Carry the article on forgiveness forward from its last sentence.

### Given text

"""

Forgiveness Part 2: What is Forgiveness?

In the previous post I wrote about why it is imperative to let go of hurts and offenses and to live your life walking in forgiveness.  As Christians we do not have the luxury of remaining bitter, vengeful, unforgiving and holding grudges.  I laid out the scriptural commands that instruct us on forgiveness and showed the gravity of the situation when we do not forgive others. Knowing that God will not forgive us if we don’t forgive others is a pretty sobering thought and should be all the motivation we need. Yet we often have difficulty with forgiving those who have transgressed against us and hurt us.  I think we don’t really understand what it means to forgive someone.

Many times people have trouble forgiving because they believe that it’s tied to emotions or memory and they think they have to stop feeling or stop remembering in order to forgive. Not true. I teach every weekend at my marriage seminar and write about it in my book Laugh Your Way to a Better Marriage. Here is an excerpt:

The first thing you have to understand about forgiveness is that is has nothing to do with your emotions.  You may feel the emotional pain of what that other person did to you till the day you die—it has nothing to do with forgiveness.

Second, forgiveness has nothing to do with erasing your memory. You may remember what that person did to you till the day you die.  Forgiveness is simply this: a decision to let it go.  The Greek word that translates to “forgiveness” is aphieeme,” literally “to send off,” “to release,” or “to let go.”  This means forgiveness is the act of sending away incidents that cause offense to brew in us. It means we can’t keep focusing on the wrong done to us.  Forgiveness is an act.  This is an example of forgiveness: ‘I forgive you.  I will never use it against you in the future.  I will never speak of it again to you or to anyone else.”

"""

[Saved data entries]

"""

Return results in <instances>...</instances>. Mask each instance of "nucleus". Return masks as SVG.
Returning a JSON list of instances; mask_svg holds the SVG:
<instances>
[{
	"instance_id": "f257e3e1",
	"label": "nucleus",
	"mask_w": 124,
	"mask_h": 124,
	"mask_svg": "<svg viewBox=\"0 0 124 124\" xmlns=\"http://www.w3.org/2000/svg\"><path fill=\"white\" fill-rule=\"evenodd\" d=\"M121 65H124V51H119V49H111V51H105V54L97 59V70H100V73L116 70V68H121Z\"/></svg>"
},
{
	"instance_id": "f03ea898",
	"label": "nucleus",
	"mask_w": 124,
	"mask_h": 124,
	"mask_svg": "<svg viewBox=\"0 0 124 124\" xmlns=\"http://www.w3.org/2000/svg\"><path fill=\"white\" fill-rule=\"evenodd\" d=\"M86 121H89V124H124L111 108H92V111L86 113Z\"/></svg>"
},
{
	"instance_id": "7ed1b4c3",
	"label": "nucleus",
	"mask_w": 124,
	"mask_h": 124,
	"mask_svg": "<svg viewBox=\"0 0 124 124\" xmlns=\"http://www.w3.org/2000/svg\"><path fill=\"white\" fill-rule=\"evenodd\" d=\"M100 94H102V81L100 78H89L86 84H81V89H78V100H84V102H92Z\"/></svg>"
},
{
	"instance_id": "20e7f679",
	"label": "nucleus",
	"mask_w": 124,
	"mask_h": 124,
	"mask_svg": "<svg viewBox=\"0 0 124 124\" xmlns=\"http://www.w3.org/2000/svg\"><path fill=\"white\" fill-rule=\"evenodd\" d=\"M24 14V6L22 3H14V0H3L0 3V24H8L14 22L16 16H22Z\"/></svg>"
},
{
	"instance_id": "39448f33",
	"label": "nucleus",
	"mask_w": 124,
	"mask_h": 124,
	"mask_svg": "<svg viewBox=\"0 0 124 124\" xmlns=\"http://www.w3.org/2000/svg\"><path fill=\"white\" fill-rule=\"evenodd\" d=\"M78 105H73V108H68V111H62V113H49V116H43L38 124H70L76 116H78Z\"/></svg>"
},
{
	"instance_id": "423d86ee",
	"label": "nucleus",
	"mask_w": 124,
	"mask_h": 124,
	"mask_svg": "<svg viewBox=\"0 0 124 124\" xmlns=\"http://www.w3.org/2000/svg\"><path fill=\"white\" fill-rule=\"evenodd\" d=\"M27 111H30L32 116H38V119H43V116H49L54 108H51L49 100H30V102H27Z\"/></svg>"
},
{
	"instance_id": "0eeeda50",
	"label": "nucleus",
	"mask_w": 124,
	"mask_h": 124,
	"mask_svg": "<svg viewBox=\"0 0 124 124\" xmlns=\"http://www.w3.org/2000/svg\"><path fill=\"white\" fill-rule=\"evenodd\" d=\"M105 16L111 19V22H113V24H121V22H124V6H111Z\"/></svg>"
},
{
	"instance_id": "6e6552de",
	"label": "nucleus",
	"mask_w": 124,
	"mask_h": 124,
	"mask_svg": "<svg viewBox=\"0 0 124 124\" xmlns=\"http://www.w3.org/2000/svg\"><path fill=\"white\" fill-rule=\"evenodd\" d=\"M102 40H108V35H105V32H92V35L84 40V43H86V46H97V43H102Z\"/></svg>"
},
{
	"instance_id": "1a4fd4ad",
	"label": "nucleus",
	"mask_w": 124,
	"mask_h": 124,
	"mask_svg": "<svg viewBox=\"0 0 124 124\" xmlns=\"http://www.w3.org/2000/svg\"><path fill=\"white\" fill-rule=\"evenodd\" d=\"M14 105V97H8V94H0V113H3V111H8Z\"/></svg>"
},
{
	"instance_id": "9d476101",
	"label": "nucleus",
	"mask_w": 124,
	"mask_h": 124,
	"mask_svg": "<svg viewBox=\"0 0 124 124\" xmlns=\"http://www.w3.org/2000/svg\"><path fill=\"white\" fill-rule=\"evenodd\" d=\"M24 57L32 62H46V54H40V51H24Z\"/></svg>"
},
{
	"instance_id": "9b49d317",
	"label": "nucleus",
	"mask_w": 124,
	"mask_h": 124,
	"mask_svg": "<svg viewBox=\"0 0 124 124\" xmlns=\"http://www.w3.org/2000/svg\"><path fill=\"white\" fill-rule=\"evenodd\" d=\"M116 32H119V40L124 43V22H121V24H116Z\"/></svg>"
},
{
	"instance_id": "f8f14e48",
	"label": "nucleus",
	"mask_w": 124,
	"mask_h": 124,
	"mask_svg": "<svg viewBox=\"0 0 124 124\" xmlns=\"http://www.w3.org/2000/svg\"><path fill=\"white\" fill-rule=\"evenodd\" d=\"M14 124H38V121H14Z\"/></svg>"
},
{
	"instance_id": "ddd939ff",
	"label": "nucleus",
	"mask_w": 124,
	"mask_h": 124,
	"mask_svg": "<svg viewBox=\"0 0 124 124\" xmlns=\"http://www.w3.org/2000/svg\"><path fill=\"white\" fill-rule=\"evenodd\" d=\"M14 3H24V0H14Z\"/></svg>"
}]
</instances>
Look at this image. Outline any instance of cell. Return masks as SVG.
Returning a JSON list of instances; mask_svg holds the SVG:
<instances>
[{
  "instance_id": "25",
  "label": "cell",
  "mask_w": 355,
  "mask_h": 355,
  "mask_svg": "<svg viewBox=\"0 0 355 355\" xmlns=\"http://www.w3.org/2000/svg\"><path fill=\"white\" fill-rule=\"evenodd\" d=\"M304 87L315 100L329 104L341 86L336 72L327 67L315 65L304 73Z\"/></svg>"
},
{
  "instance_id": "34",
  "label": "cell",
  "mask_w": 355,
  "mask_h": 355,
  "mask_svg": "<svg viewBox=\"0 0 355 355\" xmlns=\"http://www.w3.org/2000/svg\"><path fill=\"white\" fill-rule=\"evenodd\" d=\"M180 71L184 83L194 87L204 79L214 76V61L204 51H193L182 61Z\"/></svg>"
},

"""

### Answer to this problem
When you forgive, you decide to release the person from his or her guilt, period.  You may remember the offense repeatedly at first.  That’s okay.  The commitment to forgive a person is a commitment to “send away” the incident every time it reappears in your mind.

Once the apostle Peter asked Jesus, “Lord, how often shall my brother sin against me, and I forgive him?  Up to seven times?”  Jesus said to him, “I do not say to you, up to seven times, but up to seventy times seven.” That’s 490 times.

Luke, in his Gospel, adds the phrase “a day.’  Imagine forgiving the same person 490 times a day!  Truth is, it is pretty easy to get consumed by someone’s offense.  When a person does something that really hurts you, you will naturally think about it over and over again.  Practicing the principle of forgiving someone 490 times a day means every time you think about what that person did to you, you prayerfully give it to God.  The choice to forgive means we keep forgiving.  Over time you will find the incident losing strength.

You must also remember that forgiveness has more to do with your tongue than your head or your heart.  If you’re still talking about what that person did to you, you haven’t forgiven him or her.  You need to hush.  You need to let it go.  The good news is, God will help you do this.

See, you don’t have to erase your feelings or memories. Forgiveness is not amnesia; it’s intentionally choosing to let the offense go. When God forgives us He never brings it up again. The Bible says he throws it in the sea of forgetfulness. But it’s not like he’s an old man who has Alzheimer’s. Do you really think that God can’t remember? It’s not as if God looks at you and goes, “There’s something that ticks me off about this guy, but I just can’t remember what it is!” You think God literally can’t remember? Of course He can, He just chooses not to.  He never brings it up again. He never, ever, ever, will speak of it or use it against you in any way, shape, or form. And that’s what you need to do as a Christian. You need to quite talking about it…and that includes the running conversations you have with yourself in your head!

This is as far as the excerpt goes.